Shulk noticed he was actually drooling and wiped his face off. "Well, it could be worse," he replied. "I mean, the King of Evil is a total weeaboo. Also all the Pokemon. That would be kinda weird."

"Yeah, I guess."

With his suspicions satisfied, Ness walked out the door. Shulk and Falcon went out behind him. But unlike Ness suspected, Shulk wasn't really thinking about Robin in that way. Actually, Shulk had just made up his mind- he was going to challenge Robin to a D-D-DUEL!

...right after Robin got back from being banned.

As the three memers walked out with the last few Smashers, Shulk glanced back at the sign on the house. "PARTY HARD GET #REKT," it read.

Well, they did party hard, he thought. And the house did get regular wrecked.

He wanted to make the house #REKT, though. He looked at Ness and Falcon, who nodded meaningfully.

"20 percent cooler," he whispered, and then they all whipped out their toilet paper artillery-

"Captain Falcon. Ness.
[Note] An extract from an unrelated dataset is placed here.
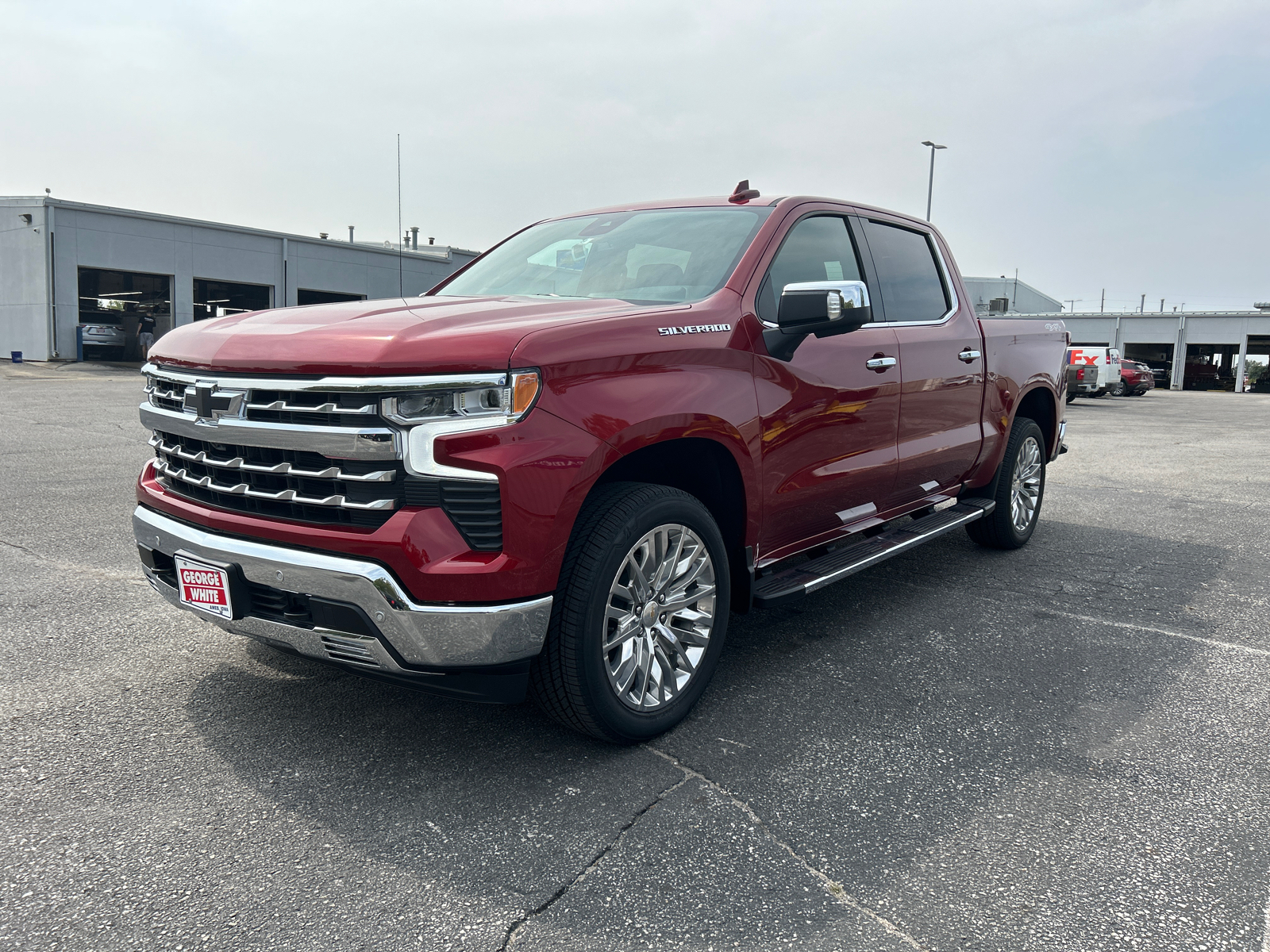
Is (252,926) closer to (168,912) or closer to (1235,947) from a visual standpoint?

Shulk," threatened Master Hand, "do not make me ban you."

They TP'ed the house anyway (and subsequently were banned from the mansion).


Shulk's really going to challenge Robin next chapter because this one is sooper-dooper long. Nearly 5,000 words! Geez.

I used up part of my reserve of uncensored curses (three curses- think of the kids!), so it's either lose money to the swear jar or censor some curses.

...I don't want to lose money to the swear jar.